Reproduce the records below exactly as they appear.

************

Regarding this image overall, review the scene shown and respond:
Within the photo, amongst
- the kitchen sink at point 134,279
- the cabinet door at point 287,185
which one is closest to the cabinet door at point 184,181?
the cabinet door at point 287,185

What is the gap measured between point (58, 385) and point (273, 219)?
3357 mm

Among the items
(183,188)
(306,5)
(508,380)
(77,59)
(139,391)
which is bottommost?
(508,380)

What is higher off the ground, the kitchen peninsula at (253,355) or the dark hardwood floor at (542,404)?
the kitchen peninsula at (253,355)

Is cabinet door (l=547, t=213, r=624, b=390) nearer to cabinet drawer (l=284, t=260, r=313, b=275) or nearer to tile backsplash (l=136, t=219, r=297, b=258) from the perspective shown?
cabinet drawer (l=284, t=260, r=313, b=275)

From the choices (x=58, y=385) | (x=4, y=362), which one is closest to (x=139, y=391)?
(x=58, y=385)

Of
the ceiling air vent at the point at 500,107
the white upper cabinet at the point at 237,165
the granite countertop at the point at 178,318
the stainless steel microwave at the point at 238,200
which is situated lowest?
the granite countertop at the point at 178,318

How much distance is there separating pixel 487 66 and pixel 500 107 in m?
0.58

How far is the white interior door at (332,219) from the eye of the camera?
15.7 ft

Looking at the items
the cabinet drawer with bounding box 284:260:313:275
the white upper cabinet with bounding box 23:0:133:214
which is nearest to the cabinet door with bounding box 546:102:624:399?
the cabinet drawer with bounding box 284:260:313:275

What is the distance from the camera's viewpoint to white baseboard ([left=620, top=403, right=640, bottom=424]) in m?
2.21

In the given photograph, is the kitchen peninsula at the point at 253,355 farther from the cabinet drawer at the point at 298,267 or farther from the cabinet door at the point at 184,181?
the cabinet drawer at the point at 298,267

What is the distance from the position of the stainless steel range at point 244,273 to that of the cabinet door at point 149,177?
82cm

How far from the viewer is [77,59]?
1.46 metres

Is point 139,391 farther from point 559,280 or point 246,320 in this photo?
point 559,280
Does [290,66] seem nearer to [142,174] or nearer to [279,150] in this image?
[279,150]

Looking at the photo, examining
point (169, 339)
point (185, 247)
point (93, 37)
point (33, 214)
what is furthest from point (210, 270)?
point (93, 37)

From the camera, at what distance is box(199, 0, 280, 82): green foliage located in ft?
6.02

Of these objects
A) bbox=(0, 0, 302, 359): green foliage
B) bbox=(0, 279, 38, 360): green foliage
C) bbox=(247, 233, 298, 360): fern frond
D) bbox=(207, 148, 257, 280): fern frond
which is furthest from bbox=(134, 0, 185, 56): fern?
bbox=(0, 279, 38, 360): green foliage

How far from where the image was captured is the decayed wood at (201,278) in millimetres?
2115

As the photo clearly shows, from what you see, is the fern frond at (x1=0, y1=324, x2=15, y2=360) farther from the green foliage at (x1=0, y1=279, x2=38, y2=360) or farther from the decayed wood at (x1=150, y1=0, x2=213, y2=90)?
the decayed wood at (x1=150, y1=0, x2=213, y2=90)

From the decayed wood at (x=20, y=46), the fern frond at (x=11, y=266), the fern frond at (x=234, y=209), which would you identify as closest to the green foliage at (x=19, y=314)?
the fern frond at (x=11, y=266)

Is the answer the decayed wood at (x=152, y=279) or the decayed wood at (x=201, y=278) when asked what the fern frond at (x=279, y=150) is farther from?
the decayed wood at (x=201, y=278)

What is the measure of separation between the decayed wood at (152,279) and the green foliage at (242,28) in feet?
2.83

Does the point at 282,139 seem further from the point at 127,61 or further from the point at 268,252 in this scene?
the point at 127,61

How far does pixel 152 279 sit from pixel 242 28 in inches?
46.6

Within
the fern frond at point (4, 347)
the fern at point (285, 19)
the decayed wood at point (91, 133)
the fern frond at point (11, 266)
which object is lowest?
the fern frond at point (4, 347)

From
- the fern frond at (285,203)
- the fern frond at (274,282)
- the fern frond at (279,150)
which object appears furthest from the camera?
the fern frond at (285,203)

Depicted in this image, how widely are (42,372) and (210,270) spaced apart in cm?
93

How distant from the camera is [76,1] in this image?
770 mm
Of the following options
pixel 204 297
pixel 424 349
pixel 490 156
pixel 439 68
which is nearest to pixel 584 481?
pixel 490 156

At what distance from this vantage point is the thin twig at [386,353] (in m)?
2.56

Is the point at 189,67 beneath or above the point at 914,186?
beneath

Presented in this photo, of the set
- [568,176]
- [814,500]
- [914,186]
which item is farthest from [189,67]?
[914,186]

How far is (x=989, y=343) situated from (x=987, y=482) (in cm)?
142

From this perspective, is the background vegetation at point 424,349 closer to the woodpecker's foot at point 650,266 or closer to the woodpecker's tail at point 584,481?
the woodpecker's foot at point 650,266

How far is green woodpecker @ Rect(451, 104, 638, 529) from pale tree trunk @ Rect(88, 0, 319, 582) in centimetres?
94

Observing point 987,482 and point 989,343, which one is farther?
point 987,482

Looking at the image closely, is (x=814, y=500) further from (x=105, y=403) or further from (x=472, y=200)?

************

Answer to this task
Regarding this image overall, review the scene shown and respond:
Within the photo, amongst
- the kitchen sink at point 134,279
- the cabinet door at point 287,185
which one is closest to the cabinet door at point 184,181?
the cabinet door at point 287,185

What is the gap measured between point (58, 385) and point (273, 219)?
3357 mm

Among the items
(183,188)
(306,5)
(508,380)
(77,59)
(139,391)
which is bottommost?
(508,380)

What is higher off the ground, the kitchen peninsula at (253,355) or the dark hardwood floor at (542,404)?
the kitchen peninsula at (253,355)

Is cabinet door (l=547, t=213, r=624, b=390) nearer to cabinet drawer (l=284, t=260, r=313, b=275) or nearer to tile backsplash (l=136, t=219, r=297, b=258) from the perspective shown?
cabinet drawer (l=284, t=260, r=313, b=275)

From the choices (x=58, y=385) | (x=4, y=362), which one is closest to (x=139, y=391)?
(x=58, y=385)

Of
the ceiling air vent at the point at 500,107
the white upper cabinet at the point at 237,165
the granite countertop at the point at 178,318
the stainless steel microwave at the point at 238,200
which is situated lowest?
the granite countertop at the point at 178,318

How much distance is there separating pixel 487 66 and pixel 500 107 in m?
0.58

How far is the white interior door at (332,219) from the eye of the camera?
15.7 ft

Looking at the items
the cabinet drawer with bounding box 284:260:313:275
the white upper cabinet with bounding box 23:0:133:214
which is nearest to the cabinet door with bounding box 546:102:624:399?
the cabinet drawer with bounding box 284:260:313:275

What is the distance from the camera's viewpoint to white baseboard ([left=620, top=403, right=640, bottom=424]) in m?
2.21

In the given photograph, is the kitchen peninsula at the point at 253,355 farther from the cabinet drawer at the point at 298,267 or farther from the cabinet door at the point at 184,181?
the cabinet drawer at the point at 298,267

What is the distance from the position of the stainless steel range at point 244,273 to that of the cabinet door at point 149,177?
82cm

How far from the viewer is [77,59]?
1.46 metres

Is point 139,391 farther from point 559,280 or point 246,320 in this photo?
point 559,280
Does [290,66] seem nearer to [142,174] or nearer to [279,150] in this image?
[279,150]

Looking at the photo, examining
point (169, 339)
point (185, 247)
point (93, 37)
point (33, 214)
what is furthest from point (210, 270)?
point (93, 37)

From the camera, at what distance is box(199, 0, 280, 82): green foliage located in ft?
6.02

Of these objects
A) bbox=(0, 0, 302, 359): green foliage
B) bbox=(0, 279, 38, 360): green foliage
C) bbox=(247, 233, 298, 360): fern frond
D) bbox=(207, 148, 257, 280): fern frond
which is furthest from bbox=(134, 0, 185, 56): fern?
bbox=(0, 279, 38, 360): green foliage

How far from where the image was captured is the decayed wood at (201,278) in millimetres?
2115

As the photo clearly shows, from what you see, is the fern frond at (x1=0, y1=324, x2=15, y2=360) farther from the green foliage at (x1=0, y1=279, x2=38, y2=360) or farther from the decayed wood at (x1=150, y1=0, x2=213, y2=90)?
the decayed wood at (x1=150, y1=0, x2=213, y2=90)

From the decayed wood at (x=20, y=46), the fern frond at (x=11, y=266), the fern frond at (x=234, y=209), which would you identify as closest to the green foliage at (x=19, y=314)?
the fern frond at (x=11, y=266)

Is the answer the decayed wood at (x=152, y=279) or the decayed wood at (x=201, y=278) when asked what the fern frond at (x=279, y=150) is farther from?
the decayed wood at (x=201, y=278)

What is the measure of separation between the decayed wood at (152,279) and the green foliage at (242,28) in feet?
2.83

Does the point at 282,139 seem further from the point at 127,61 or further from the point at 268,252 in this scene?
the point at 127,61

How far does pixel 152 279 sit from pixel 242 28 in inches?
46.6

Within
the fern frond at point (4, 347)
the fern at point (285, 19)
the decayed wood at point (91, 133)
the fern frond at point (11, 266)
which object is lowest?
the fern frond at point (4, 347)

From
- the fern frond at (285,203)
- the fern frond at (274,282)
- the fern frond at (279,150)
which object appears furthest from the camera?
the fern frond at (285,203)

Depicted in this image, how widely are (42,372) and (210,270) spaced apart in cm?
93

How distant from the camera is [76,1] in this image?
770 mm
Of the following options
pixel 204 297
pixel 424 349
pixel 490 156
pixel 439 68
which is nearest to pixel 584 481?
pixel 490 156

At what distance from this vantage point is the thin twig at [386,353] (in m)?
2.56

Is the point at 189,67 beneath or above the point at 914,186?
beneath

Presented in this photo, of the set
- [568,176]
- [814,500]
- [914,186]
which item is farthest from [189,67]?
[914,186]

How far is (x=989, y=343) situated from (x=987, y=482) (in cm)?
142

From this perspective, is the background vegetation at point 424,349 closer to the woodpecker's foot at point 650,266 or closer to the woodpecker's tail at point 584,481?
the woodpecker's foot at point 650,266

How far is green woodpecker @ Rect(451, 104, 638, 529) from pale tree trunk @ Rect(88, 0, 319, 582) in centimetres?
94

Observing point 987,482 and point 989,343, which one is farther?
point 987,482

Looking at the image closely, is (x=814, y=500) further from (x=105, y=403) or further from (x=472, y=200)?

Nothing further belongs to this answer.